Please print exactly the line containing "scientific name: Parahyaena brunnea" and every line after it to the end of the records below, and nothing more.

[Stored data entries]
# # # # # # #
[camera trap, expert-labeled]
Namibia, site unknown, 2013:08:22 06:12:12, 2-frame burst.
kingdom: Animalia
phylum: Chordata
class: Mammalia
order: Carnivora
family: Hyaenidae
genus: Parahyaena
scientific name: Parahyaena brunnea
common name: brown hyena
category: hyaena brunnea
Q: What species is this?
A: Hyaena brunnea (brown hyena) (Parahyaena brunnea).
# # # # # # #
__Response area__
scientific name: Parahyaena brunnea
common name: brown hyena
category: hyaena brunnea
Q: What species is this?
A: Hyaena brunnea (brown hyena) (Parahyaena brunnea).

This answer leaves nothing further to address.